### Directions for this task
Format everything from the line containing "How far is the" down to the line containing "store sign, located at locate(728, 336, 750, 351) <", both included, as a JSON list of strings with one string per line and blank lines omitted.

[Spatial reasoning entries]
— Begin —

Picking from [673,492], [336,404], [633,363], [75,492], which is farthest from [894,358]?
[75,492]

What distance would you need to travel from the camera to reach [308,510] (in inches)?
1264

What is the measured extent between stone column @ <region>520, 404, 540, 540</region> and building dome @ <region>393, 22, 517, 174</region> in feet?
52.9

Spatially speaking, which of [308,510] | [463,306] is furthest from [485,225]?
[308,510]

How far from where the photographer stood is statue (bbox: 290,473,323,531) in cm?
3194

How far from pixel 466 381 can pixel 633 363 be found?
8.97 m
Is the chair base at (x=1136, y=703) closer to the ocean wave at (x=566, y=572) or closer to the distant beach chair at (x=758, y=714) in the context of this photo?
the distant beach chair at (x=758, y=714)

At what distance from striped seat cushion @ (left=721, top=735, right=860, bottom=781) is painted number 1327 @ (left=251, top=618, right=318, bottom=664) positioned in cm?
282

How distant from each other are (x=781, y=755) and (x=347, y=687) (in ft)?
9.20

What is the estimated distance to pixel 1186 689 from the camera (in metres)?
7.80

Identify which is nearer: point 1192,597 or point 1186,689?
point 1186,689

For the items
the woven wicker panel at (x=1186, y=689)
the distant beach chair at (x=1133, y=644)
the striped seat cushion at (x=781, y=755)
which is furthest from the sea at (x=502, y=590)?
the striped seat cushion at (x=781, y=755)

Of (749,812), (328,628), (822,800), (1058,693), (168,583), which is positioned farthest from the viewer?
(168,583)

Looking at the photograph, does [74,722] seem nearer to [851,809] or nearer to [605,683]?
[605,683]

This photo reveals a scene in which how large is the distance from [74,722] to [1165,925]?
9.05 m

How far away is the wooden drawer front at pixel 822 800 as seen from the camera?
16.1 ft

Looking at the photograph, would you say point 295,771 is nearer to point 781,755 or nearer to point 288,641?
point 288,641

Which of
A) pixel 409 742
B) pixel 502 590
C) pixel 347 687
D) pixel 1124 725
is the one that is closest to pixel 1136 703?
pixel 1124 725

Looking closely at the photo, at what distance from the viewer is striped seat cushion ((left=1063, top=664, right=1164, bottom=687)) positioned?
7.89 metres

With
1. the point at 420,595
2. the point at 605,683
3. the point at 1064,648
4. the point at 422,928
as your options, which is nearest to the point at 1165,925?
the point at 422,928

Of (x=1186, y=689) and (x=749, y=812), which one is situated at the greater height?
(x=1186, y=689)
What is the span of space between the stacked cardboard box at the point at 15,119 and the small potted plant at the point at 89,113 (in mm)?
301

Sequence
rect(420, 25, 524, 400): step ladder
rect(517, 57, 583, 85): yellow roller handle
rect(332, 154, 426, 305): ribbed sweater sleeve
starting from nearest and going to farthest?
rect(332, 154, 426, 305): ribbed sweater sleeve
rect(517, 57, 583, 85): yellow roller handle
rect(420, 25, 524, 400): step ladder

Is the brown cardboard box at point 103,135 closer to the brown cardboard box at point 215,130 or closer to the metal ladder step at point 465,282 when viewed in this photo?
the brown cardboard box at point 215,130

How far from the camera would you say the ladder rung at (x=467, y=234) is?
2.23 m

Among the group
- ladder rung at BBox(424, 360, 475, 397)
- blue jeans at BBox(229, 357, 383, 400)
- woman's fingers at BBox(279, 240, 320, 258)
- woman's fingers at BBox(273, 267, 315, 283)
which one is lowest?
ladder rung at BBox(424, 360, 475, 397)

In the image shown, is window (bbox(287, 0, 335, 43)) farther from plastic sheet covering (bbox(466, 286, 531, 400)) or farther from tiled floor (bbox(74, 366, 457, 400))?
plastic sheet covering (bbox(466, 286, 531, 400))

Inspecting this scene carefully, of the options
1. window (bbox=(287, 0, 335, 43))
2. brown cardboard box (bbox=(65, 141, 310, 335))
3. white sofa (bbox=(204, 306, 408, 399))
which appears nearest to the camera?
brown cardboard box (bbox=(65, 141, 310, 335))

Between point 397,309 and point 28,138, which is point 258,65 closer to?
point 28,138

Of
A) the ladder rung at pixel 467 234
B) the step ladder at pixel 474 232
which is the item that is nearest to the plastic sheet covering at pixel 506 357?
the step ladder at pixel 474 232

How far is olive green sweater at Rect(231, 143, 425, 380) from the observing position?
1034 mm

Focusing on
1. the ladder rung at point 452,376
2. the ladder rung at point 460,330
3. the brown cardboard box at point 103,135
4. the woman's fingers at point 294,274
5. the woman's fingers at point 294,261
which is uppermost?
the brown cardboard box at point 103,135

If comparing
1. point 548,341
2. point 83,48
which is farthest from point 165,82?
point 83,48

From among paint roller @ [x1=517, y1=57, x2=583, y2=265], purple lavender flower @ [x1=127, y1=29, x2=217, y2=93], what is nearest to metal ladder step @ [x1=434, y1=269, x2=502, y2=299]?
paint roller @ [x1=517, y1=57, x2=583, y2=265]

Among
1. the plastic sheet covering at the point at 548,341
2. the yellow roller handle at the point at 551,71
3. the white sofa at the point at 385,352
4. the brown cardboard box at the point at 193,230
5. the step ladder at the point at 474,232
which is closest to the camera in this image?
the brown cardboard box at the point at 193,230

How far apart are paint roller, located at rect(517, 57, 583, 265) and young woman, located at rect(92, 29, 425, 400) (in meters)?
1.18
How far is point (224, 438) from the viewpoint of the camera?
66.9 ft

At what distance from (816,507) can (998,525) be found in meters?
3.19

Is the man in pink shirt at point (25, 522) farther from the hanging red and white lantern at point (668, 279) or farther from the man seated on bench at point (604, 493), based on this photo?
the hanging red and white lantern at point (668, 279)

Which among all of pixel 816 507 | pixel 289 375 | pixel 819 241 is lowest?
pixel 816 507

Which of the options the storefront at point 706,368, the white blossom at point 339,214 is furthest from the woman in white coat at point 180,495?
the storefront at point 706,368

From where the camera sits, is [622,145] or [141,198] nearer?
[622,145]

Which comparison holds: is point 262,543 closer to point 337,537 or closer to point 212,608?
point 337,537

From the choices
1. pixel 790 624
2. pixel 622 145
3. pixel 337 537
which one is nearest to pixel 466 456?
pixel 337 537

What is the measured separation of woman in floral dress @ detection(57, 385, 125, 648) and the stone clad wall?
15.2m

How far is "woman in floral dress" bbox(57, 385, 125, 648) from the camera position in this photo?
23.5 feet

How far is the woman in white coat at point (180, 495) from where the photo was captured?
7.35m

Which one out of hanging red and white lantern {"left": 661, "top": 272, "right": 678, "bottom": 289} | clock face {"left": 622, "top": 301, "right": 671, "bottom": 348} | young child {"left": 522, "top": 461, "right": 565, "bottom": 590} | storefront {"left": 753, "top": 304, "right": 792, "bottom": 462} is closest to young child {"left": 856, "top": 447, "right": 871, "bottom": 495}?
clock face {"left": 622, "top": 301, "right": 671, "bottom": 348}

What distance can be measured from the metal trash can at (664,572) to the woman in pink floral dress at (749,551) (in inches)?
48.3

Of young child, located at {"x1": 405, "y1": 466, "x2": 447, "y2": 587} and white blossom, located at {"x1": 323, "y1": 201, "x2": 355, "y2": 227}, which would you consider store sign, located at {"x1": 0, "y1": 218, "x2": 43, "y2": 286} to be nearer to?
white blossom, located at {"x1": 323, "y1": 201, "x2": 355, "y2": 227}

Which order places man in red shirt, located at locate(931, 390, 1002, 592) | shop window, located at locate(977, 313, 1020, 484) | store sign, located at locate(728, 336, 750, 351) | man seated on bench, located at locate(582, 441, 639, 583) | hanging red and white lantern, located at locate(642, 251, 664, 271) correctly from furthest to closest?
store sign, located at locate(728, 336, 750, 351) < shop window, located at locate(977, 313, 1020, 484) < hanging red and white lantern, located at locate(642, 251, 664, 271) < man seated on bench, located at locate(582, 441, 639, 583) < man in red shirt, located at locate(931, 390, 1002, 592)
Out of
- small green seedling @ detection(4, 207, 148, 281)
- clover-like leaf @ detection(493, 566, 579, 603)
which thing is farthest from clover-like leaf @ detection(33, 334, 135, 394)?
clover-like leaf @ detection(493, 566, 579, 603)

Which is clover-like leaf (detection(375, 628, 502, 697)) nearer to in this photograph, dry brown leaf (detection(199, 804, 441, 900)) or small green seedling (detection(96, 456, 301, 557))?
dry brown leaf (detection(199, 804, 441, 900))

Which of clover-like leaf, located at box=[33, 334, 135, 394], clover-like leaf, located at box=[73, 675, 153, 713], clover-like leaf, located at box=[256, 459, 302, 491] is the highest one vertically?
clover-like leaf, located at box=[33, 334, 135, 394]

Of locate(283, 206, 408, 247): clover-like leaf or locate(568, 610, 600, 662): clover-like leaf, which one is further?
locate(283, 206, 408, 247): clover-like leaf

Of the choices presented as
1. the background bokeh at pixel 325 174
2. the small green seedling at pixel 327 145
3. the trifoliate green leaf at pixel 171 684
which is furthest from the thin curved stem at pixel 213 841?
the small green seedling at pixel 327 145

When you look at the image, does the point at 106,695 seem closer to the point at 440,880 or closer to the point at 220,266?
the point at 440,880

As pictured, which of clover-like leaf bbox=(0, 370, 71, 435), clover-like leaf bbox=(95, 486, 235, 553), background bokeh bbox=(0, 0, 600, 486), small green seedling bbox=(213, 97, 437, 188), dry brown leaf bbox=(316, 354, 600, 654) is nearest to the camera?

— End —

### Response to this task
[
  "How far is the woman in white coat at point (180, 495) from where the photo was captured?",
  "7.35m",
  "Which one out of hanging red and white lantern {\"left\": 661, \"top\": 272, \"right\": 678, \"bottom\": 289} | clock face {\"left\": 622, \"top\": 301, \"right\": 671, \"bottom\": 348} | young child {\"left\": 522, \"top\": 461, \"right\": 565, \"bottom\": 590} | storefront {\"left\": 753, \"top\": 304, \"right\": 792, \"bottom\": 462} is closest to young child {\"left\": 856, \"top\": 447, \"right\": 871, \"bottom\": 495}?",
  "clock face {\"left\": 622, \"top\": 301, \"right\": 671, \"bottom\": 348}",
  "What distance can be measured from the metal trash can at (664,572) to the woman in pink floral dress at (749,551) (in inches)?",
  "48.3",
  "Of young child, located at {\"x1\": 405, \"y1\": 466, \"x2\": 447, \"y2\": 587} and white blossom, located at {\"x1\": 323, \"y1\": 201, \"x2\": 355, \"y2\": 227}, which would you consider store sign, located at {\"x1\": 0, \"y1\": 218, \"x2\": 43, \"y2\": 286} to be nearer to?",
  "white blossom, located at {\"x1\": 323, \"y1\": 201, \"x2\": 355, \"y2\": 227}",
  "Which order places man in red shirt, located at locate(931, 390, 1002, 592) | shop window, located at locate(977, 313, 1020, 484) | store sign, located at locate(728, 336, 750, 351) | man seated on bench, located at locate(582, 441, 639, 583) | hanging red and white lantern, located at locate(642, 251, 664, 271) correctly from furthest to closest?",
  "store sign, located at locate(728, 336, 750, 351) < shop window, located at locate(977, 313, 1020, 484) < hanging red and white lantern, located at locate(642, 251, 664, 271) < man seated on bench, located at locate(582, 441, 639, 583) < man in red shirt, located at locate(931, 390, 1002, 592)"
]